We’ve written many times about the outperformance of active management over passive indexes in the fixed income space. This note will focus on exactly how managers can outperform, which approaches are repeatable and have the potential to work consistently, and which require either exceptional manager selection foresight or fortuitous timing (two things that can be difficult to distinguish even after the fact).
First, what we know: active managers commonly beat indexes. One way to show this is to look at the frequency with which the Bloomberg U.S. Aggregate Bond Index (“Agg”) has underperformed the average active fund (defined as the 50th percentile) within each of the Morningstar U.S. Fund Intermediate Core Bond and Morningstar U.S. Fund Intermediate Core-Plus Bond categories. Based on 120 monthly observations (three-year rolling basis) over the period June 30, 2014–June 30, 2024, the Agg underperformed active core managers 70 times and active core-plus managers 86 times. That means that core managers beat the Agg nearly 60% of the time, while their core-plus counterparts outperformed over 70% of the time. (There is no assurance that this outperformance will continue in the future.)
But active approaches can differ, leading to different results. Because there are two major drivers of risk in core fixed income, duration and credit, and in light of recent high-profile underperformance of large managers due to duration, we separated the return profiles of active managers in the Core category into those that have active duration positions of larger than one year (let’s call them “duration timers”) and those with positions less than one year. The impact of this categorization on subsequent monthly returns and the volatility of those returns are summarized in Figure 1 over three time periods: the full sample period going back to 2005, the last 10 years, and the last five years.

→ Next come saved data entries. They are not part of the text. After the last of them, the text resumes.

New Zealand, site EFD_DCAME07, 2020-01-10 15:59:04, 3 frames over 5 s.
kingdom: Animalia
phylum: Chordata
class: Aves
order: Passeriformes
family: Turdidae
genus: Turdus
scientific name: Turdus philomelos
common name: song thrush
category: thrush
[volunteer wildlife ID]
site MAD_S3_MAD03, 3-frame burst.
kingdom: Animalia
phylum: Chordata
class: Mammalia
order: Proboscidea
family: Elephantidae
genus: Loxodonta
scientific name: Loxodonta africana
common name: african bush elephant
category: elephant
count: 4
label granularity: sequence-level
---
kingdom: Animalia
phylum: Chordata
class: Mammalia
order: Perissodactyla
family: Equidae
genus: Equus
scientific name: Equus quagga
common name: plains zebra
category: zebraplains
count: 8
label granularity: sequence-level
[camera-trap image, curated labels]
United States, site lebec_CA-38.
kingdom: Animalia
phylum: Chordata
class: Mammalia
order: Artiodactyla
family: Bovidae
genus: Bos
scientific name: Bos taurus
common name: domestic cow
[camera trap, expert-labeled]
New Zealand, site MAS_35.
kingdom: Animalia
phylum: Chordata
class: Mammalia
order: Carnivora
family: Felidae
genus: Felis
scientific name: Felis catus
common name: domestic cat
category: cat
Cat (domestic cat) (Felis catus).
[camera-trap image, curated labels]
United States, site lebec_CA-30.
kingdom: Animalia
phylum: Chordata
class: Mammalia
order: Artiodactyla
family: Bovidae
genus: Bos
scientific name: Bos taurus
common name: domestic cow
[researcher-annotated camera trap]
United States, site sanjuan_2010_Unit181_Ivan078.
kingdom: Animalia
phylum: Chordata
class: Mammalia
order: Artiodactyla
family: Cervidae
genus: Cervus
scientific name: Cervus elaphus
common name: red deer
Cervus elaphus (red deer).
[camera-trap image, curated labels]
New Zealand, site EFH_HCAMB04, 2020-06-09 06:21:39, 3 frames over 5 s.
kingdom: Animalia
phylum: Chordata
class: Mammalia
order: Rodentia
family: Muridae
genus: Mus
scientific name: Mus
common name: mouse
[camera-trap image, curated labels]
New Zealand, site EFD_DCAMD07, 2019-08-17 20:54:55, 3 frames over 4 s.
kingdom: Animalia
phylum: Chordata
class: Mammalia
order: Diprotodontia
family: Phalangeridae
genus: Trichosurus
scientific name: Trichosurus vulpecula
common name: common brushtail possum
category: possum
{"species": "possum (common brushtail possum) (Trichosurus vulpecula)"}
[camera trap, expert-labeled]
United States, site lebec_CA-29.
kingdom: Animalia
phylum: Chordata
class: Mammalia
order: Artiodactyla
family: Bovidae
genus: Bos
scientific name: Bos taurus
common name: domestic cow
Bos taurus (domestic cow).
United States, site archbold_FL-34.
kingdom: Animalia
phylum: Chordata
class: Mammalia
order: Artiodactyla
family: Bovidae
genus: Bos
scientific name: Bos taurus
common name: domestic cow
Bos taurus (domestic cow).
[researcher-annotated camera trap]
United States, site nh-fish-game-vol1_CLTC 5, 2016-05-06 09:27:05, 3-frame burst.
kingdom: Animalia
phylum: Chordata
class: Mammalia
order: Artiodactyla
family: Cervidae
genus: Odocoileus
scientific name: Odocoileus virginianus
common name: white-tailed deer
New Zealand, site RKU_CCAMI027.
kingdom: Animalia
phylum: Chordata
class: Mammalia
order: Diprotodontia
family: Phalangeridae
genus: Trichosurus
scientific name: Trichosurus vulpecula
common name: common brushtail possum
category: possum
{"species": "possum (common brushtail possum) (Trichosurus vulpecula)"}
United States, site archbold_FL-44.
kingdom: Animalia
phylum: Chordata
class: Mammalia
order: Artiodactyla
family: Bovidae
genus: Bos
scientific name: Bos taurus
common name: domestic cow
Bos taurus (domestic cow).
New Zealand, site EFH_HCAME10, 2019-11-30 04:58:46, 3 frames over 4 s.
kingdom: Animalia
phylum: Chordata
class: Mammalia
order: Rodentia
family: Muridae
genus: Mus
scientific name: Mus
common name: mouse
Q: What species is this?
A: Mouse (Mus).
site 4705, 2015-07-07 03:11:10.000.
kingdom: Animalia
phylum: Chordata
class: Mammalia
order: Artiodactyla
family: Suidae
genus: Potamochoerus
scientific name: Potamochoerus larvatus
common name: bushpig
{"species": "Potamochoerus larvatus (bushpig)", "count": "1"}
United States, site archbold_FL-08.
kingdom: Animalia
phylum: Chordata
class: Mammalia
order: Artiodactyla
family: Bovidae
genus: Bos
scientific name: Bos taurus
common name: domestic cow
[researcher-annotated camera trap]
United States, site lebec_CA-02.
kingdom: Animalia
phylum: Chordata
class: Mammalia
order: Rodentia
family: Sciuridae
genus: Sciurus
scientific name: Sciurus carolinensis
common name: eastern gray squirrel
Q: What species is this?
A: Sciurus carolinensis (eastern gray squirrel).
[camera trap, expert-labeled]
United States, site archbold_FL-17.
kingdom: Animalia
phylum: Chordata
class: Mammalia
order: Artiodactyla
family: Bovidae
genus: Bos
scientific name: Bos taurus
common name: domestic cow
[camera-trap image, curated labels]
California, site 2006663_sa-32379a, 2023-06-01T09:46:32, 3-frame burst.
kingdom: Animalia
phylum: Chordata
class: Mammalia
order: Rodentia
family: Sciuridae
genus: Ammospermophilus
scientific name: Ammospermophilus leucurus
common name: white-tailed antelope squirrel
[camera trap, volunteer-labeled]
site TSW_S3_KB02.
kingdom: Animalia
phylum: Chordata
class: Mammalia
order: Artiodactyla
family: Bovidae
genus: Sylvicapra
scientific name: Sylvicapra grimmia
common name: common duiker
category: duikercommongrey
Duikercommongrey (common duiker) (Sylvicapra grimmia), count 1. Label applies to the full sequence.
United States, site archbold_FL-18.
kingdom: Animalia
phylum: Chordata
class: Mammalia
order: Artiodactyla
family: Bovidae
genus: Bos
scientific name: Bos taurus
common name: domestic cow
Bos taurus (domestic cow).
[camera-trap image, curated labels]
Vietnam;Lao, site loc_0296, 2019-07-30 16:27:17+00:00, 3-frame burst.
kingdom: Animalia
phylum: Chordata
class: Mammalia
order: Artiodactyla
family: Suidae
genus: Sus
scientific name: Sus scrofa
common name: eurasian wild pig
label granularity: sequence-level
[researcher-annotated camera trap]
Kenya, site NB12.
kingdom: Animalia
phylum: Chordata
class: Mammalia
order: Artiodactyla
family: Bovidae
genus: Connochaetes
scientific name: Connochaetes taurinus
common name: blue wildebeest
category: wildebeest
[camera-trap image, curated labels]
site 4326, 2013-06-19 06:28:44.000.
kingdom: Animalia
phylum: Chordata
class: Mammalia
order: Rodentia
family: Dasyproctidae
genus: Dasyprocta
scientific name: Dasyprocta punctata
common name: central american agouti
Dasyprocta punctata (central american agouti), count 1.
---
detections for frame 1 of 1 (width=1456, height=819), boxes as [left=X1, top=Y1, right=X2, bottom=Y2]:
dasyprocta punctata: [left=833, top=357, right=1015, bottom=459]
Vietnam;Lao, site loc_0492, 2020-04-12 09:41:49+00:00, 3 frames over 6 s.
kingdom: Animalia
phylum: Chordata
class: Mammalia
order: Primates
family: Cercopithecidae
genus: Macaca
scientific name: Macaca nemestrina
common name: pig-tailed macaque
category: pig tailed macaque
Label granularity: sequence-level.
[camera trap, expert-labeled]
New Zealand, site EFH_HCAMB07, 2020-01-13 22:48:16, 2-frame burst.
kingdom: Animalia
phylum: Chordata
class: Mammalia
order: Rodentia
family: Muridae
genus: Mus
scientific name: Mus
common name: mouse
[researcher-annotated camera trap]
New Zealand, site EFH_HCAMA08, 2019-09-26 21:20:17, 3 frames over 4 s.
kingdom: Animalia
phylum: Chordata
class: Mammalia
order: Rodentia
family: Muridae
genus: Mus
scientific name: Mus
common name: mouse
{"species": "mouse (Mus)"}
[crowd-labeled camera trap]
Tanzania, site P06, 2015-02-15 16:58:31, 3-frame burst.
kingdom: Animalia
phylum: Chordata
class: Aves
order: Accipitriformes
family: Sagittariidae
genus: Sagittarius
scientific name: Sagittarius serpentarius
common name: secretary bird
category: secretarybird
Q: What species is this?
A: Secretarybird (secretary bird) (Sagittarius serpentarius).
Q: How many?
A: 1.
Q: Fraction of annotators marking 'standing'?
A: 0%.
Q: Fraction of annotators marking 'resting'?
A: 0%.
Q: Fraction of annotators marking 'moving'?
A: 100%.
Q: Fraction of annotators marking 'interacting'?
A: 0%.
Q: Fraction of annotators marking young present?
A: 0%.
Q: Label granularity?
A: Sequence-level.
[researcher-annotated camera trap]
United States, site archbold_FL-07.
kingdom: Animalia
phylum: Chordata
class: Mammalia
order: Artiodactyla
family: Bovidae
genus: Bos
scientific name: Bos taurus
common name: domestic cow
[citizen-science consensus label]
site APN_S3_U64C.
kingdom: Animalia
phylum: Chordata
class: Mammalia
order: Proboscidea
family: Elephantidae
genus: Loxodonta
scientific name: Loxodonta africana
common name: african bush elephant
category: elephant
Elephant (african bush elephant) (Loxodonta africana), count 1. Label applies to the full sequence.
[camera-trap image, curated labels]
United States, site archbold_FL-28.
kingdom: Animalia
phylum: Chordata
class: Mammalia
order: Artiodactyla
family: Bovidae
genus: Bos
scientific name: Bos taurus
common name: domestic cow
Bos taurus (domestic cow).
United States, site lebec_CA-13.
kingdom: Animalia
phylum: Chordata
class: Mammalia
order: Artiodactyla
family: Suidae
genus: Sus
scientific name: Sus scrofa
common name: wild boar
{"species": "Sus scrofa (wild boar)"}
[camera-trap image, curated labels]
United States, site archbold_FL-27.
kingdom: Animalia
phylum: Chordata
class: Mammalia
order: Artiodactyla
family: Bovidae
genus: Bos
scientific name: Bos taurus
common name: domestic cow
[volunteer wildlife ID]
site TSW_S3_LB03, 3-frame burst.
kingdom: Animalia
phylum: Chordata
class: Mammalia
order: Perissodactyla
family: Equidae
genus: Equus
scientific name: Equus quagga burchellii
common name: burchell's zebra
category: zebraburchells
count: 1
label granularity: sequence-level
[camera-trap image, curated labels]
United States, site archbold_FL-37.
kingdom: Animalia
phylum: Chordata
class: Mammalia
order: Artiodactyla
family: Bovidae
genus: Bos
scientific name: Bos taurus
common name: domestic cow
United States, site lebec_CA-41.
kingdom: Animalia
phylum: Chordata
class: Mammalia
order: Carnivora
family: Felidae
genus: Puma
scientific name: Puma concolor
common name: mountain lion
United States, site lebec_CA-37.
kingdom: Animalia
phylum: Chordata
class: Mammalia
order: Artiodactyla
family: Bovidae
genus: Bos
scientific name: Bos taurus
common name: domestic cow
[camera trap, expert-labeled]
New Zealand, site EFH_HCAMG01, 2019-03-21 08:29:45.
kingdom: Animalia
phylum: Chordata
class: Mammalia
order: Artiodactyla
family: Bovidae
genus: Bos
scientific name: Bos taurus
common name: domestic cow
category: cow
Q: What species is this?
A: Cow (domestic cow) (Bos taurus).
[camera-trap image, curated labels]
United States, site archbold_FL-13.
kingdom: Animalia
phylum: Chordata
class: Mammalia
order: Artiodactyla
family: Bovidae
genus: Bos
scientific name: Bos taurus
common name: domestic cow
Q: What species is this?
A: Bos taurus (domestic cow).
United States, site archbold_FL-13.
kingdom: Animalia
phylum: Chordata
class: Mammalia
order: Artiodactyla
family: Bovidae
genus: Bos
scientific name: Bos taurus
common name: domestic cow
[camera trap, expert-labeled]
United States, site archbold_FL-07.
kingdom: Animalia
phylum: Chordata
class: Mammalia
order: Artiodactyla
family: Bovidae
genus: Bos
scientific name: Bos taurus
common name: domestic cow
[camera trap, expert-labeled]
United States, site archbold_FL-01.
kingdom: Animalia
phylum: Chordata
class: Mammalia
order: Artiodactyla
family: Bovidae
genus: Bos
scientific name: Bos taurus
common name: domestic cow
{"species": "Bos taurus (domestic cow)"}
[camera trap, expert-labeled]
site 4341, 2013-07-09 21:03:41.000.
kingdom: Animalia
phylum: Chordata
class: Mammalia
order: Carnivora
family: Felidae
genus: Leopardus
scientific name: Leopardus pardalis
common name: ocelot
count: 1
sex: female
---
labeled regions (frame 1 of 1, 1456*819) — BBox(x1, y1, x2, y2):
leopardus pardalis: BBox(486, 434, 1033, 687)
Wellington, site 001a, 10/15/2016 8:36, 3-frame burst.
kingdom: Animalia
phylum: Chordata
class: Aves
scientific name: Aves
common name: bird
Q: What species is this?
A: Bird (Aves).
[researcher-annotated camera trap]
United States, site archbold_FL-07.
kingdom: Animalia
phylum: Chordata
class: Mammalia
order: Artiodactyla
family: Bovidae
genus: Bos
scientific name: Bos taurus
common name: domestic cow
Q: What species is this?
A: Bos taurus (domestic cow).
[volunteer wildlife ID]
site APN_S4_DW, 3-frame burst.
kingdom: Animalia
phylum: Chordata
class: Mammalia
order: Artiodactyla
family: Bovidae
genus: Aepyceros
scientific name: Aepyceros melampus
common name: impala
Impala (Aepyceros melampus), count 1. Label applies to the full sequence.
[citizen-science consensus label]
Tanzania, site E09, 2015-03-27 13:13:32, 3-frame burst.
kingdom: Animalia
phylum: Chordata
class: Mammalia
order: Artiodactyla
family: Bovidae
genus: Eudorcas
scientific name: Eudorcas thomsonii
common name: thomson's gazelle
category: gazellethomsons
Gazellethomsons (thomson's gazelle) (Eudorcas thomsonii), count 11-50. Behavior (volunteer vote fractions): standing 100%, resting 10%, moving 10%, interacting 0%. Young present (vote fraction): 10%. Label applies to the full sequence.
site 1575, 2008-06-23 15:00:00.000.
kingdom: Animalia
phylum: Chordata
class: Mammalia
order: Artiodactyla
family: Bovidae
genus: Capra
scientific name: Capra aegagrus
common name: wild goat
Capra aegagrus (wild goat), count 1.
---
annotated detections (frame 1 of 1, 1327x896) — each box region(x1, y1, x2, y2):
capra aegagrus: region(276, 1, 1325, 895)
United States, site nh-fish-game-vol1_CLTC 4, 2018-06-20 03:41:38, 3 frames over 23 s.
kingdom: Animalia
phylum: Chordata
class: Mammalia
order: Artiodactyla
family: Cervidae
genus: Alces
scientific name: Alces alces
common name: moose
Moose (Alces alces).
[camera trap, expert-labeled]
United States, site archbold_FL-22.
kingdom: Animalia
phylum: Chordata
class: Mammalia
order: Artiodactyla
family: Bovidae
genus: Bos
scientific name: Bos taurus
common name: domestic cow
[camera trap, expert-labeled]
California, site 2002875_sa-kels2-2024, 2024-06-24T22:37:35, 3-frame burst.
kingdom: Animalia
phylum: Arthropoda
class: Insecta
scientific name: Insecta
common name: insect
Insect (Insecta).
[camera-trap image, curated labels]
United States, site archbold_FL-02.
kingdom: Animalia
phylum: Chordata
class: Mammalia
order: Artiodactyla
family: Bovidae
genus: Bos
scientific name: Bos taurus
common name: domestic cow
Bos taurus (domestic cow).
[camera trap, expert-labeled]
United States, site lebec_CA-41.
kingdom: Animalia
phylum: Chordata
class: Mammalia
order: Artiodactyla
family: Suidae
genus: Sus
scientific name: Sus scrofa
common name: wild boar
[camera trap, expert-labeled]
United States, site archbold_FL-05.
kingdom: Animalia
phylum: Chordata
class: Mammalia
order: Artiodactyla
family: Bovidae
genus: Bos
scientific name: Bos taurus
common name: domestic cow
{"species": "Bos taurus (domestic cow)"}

We find that, in most periods, the large duration bets did not lead to significantly larger monthly mean excess returns, and in no periods did the larger duration bets lead to higher median returns. There is a significant positive skew to the results of the duration timers, as evident in the 75th percentile manager excess performance of over 25 basis points (bps) monthly, or over 3% annually, suggesting that skill may exist but unevenly benefits a subset of managers. Further, the penalty for incorrect bets is severe, as we’ve seen in the recent experience of those high-profile mangers. The bottom 25th percentile of duration timers costs around 20 bps per month in excess return loss, or over 2% annually, compared to a modest annual 0.4% excess return loss for the bottom quartile of the limited duration timing cohort.